WASHINGTON (Reuters) - U.S. home resales rose more than expected in September to the second highest monthly sales pace since February 2007, suggesting the housing market continues to show strength compared to the rest of the economy.
The National Association of Realtors said on Thursday existing home sales increased 4.7 percent to an annual rate of 5.55 million units.
August’s sales pace was revised slightly lower to 5.30 million units from the previously reported 5.31 million units.
Economists polled by Reuters had forecast home resales rising to a 5.38 million-unit pace last month. Sales were up 8.8 percent from a year ago.
Sales increased in all four regions of the United States and inventory continued to tighten. Unsold inventory was down to a 4.8-month supply at the current sales pace, down from 5.1 months in August and 5.4 months a year ago.

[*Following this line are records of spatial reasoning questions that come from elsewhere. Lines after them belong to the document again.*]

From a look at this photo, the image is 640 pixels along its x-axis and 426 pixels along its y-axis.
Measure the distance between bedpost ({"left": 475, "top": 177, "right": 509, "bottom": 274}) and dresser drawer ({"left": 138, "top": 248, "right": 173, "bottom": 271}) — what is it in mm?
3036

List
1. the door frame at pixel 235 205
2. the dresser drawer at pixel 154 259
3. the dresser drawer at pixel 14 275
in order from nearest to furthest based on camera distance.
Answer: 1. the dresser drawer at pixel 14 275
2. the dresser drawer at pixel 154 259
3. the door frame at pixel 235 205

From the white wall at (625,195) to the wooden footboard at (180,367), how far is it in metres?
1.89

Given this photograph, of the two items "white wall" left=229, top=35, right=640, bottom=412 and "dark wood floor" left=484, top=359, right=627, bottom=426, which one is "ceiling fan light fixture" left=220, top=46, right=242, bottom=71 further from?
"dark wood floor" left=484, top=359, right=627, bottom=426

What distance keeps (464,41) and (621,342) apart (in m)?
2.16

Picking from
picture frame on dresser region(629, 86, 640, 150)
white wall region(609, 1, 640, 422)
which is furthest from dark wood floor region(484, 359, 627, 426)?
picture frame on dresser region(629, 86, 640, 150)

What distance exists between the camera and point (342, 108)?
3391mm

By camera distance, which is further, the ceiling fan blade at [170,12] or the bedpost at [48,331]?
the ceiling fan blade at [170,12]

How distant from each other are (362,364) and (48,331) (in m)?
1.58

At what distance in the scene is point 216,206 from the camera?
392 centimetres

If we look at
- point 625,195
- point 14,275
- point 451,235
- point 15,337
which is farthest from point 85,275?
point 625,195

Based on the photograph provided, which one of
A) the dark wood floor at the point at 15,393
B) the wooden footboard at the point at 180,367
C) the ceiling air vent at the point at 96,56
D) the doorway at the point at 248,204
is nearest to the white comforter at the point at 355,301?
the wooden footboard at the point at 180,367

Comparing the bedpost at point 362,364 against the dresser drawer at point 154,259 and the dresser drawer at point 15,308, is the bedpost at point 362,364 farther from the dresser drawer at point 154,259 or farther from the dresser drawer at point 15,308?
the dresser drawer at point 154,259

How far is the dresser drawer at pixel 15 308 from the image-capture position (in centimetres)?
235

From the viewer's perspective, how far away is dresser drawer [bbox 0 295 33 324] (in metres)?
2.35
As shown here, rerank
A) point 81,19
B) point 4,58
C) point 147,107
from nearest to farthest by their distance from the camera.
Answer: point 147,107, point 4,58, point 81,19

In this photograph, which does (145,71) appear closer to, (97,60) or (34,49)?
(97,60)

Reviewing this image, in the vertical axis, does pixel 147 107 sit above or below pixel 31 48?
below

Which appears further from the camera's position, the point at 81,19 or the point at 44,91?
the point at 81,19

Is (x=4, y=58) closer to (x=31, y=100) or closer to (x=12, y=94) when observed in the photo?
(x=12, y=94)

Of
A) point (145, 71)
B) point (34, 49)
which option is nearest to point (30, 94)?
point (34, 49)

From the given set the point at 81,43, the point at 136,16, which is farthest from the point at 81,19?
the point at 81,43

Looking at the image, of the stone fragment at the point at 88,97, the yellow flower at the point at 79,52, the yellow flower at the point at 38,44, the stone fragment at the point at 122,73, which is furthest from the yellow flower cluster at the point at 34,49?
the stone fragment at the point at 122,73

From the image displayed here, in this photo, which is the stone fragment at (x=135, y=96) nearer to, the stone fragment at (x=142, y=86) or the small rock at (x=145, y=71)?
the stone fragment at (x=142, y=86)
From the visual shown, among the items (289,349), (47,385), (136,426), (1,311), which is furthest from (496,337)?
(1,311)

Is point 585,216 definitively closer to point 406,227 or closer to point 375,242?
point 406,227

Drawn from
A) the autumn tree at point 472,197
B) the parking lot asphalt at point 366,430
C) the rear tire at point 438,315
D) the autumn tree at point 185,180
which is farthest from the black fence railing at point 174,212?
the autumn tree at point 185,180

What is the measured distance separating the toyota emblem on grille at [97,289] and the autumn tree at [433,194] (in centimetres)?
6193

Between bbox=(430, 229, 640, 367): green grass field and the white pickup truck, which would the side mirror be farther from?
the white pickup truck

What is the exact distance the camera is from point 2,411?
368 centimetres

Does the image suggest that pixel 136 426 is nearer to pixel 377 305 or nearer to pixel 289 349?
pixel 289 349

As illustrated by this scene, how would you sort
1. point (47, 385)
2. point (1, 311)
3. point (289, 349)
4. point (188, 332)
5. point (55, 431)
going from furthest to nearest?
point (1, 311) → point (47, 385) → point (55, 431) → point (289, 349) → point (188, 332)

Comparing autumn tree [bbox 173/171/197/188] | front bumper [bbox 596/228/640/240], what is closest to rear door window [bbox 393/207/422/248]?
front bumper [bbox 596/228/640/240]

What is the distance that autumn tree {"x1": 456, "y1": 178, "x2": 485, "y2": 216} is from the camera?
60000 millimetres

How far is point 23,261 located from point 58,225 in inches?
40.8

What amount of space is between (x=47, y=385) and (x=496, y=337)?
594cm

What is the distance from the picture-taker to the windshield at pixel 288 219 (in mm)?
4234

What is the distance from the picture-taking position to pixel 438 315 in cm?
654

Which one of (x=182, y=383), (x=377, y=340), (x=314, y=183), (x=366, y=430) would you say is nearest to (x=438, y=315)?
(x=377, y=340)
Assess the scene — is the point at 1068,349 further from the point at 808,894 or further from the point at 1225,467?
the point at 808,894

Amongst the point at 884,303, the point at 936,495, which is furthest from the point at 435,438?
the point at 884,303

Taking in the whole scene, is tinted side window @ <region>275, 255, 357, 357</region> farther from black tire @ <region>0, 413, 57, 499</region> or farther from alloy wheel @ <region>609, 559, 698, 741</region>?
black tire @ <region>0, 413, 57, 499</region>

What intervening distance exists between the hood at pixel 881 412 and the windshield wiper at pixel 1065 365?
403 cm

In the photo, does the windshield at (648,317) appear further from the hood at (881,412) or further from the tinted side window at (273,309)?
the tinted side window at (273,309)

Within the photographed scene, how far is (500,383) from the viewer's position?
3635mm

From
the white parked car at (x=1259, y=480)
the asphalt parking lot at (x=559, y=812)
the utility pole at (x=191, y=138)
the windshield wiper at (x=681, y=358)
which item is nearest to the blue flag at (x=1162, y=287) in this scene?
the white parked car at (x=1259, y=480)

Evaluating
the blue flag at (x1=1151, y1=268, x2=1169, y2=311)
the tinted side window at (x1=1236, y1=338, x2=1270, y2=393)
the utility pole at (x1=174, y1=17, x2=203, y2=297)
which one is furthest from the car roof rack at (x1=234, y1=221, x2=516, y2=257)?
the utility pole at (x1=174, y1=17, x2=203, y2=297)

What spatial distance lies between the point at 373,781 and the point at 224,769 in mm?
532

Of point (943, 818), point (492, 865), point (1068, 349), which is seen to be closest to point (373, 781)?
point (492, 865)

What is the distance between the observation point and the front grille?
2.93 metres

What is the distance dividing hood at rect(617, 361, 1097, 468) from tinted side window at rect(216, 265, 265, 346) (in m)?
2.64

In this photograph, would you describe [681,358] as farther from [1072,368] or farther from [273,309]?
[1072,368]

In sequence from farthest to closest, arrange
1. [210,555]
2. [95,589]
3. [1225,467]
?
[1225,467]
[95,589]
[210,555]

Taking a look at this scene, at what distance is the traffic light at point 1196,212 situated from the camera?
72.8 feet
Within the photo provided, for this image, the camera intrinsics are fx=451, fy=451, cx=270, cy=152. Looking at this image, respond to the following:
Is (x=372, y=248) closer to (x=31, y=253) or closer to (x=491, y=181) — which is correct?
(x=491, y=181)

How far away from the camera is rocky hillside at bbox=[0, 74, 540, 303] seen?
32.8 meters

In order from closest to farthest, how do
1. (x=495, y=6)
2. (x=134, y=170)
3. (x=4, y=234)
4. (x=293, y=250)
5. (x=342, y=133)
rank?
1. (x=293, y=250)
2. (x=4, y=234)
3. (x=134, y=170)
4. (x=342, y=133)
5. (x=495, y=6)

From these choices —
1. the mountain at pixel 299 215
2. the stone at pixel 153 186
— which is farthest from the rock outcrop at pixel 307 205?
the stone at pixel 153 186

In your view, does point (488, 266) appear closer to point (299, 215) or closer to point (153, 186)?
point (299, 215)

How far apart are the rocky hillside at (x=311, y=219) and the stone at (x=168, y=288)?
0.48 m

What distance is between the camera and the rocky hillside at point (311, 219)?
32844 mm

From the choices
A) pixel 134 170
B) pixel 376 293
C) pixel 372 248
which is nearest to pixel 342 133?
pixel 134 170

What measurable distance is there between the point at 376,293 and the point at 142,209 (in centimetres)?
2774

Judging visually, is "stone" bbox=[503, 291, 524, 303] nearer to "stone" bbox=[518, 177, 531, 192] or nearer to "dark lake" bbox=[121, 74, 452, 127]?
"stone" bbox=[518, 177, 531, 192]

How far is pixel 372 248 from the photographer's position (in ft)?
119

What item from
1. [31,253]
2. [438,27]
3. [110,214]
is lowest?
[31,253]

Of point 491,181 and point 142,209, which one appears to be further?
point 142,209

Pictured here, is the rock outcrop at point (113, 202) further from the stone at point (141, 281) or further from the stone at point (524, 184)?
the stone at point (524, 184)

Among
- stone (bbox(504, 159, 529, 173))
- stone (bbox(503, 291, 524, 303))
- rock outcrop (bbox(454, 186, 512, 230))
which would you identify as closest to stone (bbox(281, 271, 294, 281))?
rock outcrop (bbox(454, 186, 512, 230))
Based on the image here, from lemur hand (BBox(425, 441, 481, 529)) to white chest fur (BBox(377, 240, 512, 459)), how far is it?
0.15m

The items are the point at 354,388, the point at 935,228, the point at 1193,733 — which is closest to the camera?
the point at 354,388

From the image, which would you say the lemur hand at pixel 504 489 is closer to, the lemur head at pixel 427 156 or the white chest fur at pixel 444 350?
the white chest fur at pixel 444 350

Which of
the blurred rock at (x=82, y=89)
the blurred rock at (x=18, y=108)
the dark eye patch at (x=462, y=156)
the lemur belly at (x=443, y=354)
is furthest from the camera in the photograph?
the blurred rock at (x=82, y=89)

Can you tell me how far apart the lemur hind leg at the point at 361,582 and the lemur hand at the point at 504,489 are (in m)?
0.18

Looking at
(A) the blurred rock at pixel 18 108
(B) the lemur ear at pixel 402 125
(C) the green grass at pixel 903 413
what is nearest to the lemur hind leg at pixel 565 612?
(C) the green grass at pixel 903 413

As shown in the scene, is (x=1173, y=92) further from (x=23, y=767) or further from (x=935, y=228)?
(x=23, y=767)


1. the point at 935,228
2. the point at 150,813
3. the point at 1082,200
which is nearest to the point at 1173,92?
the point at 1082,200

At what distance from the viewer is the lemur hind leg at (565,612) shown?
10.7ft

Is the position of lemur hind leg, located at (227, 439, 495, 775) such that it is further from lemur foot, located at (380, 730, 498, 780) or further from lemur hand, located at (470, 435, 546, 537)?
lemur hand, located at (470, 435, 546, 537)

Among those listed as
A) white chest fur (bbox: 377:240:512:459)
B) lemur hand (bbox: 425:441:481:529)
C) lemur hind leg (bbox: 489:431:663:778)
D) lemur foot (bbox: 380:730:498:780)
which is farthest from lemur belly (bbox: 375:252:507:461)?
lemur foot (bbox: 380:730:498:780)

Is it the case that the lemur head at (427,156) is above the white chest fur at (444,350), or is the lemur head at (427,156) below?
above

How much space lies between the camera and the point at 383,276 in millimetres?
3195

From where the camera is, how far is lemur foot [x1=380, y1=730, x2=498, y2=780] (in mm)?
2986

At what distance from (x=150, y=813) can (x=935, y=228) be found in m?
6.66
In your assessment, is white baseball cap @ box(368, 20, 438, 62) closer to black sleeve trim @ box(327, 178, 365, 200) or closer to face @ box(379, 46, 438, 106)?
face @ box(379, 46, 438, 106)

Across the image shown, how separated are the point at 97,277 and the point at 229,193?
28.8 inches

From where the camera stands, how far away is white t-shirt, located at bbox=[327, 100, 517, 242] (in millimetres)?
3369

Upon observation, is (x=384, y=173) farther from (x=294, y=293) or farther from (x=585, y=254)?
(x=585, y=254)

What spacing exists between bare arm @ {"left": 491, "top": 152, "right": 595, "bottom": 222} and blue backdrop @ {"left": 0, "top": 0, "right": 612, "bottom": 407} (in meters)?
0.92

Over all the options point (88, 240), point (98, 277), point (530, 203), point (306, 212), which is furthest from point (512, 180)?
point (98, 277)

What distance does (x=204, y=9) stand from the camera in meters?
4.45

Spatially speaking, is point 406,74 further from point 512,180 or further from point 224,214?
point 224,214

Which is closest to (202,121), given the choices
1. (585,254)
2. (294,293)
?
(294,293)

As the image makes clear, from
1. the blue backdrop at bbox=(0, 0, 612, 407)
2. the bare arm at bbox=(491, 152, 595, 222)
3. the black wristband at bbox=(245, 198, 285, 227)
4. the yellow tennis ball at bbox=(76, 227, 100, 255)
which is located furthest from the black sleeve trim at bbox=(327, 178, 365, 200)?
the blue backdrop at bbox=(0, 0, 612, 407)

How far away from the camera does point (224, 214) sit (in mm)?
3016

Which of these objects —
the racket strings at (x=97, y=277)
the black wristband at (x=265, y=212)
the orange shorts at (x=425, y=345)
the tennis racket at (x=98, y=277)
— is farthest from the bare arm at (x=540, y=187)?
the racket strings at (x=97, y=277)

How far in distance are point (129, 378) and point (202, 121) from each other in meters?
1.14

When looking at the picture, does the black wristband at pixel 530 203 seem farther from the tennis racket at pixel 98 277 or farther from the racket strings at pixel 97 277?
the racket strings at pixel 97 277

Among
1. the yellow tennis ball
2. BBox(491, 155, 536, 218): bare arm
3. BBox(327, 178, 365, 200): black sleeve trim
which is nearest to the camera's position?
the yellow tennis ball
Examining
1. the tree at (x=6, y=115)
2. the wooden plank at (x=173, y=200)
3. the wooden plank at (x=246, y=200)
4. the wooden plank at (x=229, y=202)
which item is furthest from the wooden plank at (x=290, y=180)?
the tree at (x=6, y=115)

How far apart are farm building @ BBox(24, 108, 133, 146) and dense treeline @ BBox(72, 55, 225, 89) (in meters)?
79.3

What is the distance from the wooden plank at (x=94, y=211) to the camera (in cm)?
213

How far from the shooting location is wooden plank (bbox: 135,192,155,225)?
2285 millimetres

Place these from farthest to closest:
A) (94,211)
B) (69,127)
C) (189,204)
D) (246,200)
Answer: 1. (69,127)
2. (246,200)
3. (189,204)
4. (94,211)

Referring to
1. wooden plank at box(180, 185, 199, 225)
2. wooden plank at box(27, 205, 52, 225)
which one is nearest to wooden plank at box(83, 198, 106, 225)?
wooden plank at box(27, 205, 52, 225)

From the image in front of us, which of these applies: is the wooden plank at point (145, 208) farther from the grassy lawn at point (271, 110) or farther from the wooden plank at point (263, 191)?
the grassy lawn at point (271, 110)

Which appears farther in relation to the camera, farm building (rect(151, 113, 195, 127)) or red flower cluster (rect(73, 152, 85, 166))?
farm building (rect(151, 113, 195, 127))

“As we enter more softer demand months, we may not really feel the squeeze of tight inventory, but come spring of next year ... we could be facing a very tight inventory situation,” said Lawrence Yun, the NAR’s chief economist.
Nationwide, the medium home price fell to $221,900. That was still an increase of 6.1 percent from one year ago.
The stable pace of home resales in September follows Tuesday’s strong housing starts data, which was buoyed by increased demand for rental apartments.
Housing has steadily improved relative to the rest of the U.S. economy, which has been buffeted by soft global demand, a strong dollar, and weak capital spending in the energy sector.